__PASSAGE SHOWN__.
--- START ---
Taking the change from the 2009 peak to now, the fall in optimism has been greatest for younger cohorts. However, there has been a broad fall in the net balance of respondents reporting they are optimistic or very optimistic relative to pessimistic or very pessimistic. Even the most optimistic cohort, those aged over 60, had a 77 percentage point decline in optimism. The largest falls being for younger generations suggest that challenges close to home, such as housing affordability and inter-generational wealth inequality may have contributed to falling optimism. Women and men experienced similar falls in optimism.

The fall in optimism has been greater for those with lower levels of education. Over the past two decades there has been significant structural change in the Australian economy including the decline in manufacturing, the growth of trade and rising income inequality. Lower skilled workers report a larger decline, although even highly skilled workers are feeling much less optimistic. Interestingly, there is not a strong relationship between income levels and views on economic optimism despite the increase in income inequality over the two decades.

The fall in optimism about Australia’s economic performance in the world mirrors a decline in consumer sentiment over the same period. Australia is not alone on that front. Consumer sentiment in Australia has followed a similar path to other rich economies. Sentiment fell sharply and recovered with the Global Financial Crisis (GFC) in 2008, again plunged and bounced back around Covid, before plummeting with the surge in inflation in 2022. Notably, across countries the fall in sentiment with the 2022 inflation breakout was greater than either the GFC or the pandemic. This time has, however, been different, with no sharp bounce after the fall. Inflation, it seems, has a large impact on consumers’ sentiment.

In Australia, and other countries, there appears to be a negative relationship between inflation and consumer sentiment. Consumer sentiment fell in early 2008 as inflation increased, before the negative growth and unemployment effects of the GFC. Similarly, the sharp fall in sentiment from late 2021 to mid-2022 aligned with the surge in inflation. Of course, in both episodes there was a lot happening and simultaneous changes in sentiment and inflation does not mean that rising inflation caused the fall in sentiment.

To test this relationship further, a model of consumer sentiment is estimated along the lines of recent work at think tank e61. The model attempts to explain consumer sentiment with the unemployment rate, along with year-ended inflation, consumption growth and change in the mortgage rate. The strongest, and only consistently statistically significant, variable explaining sentiment is inflation. High inflation does sink moods.
The figure below shows what consumer sentiment might have been if inflation had been at the RBA’s 2.5% target rather than its actual value. Notably, consumers would have been substantially more optimistic through 2022 to 2025. However, lagged inflation is not significant in this model and so, in this model at least, the recent inflation surge is unable to explain the fall in sentiment this year. Perhaps that is because this model doesn’t consider highly visible prices, such as petrol, or more explicitly account for the cumulative impact of inflation pushing price levels higher. Time will tell how quickly the RBA can bring inflation back to 2.5% and whether this leads to consumers having a bit more spring in their step.
The drivers of the decades long decline in economic optimism are complex and intertwined. A range of factors likely include structural trends and cyclical effects, such as rising income inequality, housing affordability, weak productivity and so growth of standards of living, as well as inflation. While the drivers may be economic, the consequences could end up being political.
--- END ---
__DIRECTIONS FOR THIS TASK__. Copy out the text about economic optimism, everything from "To test this" down to "does sink moods.", swapping "consumer sentiment" for "consumer confidence" wherever it appears. Rely only on the text about economic optimism to complete this work.

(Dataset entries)
--- START ---
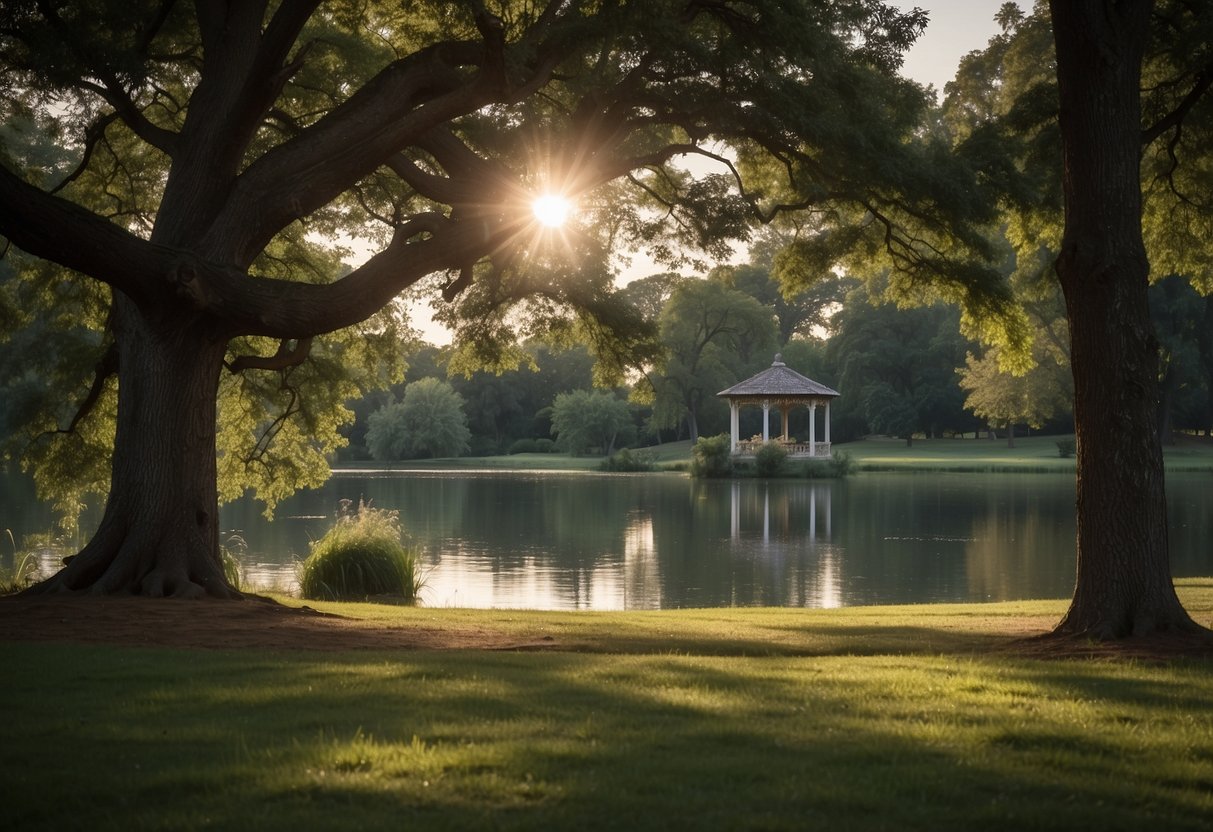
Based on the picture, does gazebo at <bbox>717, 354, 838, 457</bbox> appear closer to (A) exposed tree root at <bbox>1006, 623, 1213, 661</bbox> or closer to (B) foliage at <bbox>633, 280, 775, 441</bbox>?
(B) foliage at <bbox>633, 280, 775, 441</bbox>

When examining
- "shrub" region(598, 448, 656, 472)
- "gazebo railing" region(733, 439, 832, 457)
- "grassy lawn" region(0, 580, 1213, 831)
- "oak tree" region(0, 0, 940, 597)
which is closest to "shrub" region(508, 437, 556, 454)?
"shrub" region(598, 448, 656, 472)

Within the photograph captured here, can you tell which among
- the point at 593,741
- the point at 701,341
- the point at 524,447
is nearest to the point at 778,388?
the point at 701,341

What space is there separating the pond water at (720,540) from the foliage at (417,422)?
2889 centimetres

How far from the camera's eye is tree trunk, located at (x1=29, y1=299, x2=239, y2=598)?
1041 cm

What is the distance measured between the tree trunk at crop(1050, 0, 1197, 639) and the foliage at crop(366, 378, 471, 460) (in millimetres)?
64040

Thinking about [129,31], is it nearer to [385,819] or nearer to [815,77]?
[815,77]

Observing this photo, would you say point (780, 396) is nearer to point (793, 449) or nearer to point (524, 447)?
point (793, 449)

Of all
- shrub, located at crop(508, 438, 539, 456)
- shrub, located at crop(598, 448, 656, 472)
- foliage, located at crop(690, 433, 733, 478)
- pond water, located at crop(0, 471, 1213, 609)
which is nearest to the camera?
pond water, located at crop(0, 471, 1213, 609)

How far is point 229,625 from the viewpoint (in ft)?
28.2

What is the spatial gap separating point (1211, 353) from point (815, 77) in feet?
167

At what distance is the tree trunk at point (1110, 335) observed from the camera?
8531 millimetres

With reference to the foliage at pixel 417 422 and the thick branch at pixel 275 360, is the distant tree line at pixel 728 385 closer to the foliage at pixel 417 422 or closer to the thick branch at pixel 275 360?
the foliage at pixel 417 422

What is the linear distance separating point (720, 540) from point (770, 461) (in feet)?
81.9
--- END ---
__SOLUTION TO THIS PROBLEM__.
To test this relationship further, a model of consumer confidence is estimated along the lines of recent work at think tank e61. The model attempts to explain consumer confidence with the unemployment rate, along with year-ended inflation, consumption growth and change in the mortgage rate. The strongest, and only consistently statistically significant, variable explaining sentiment is inflation. High inflation does sink moods.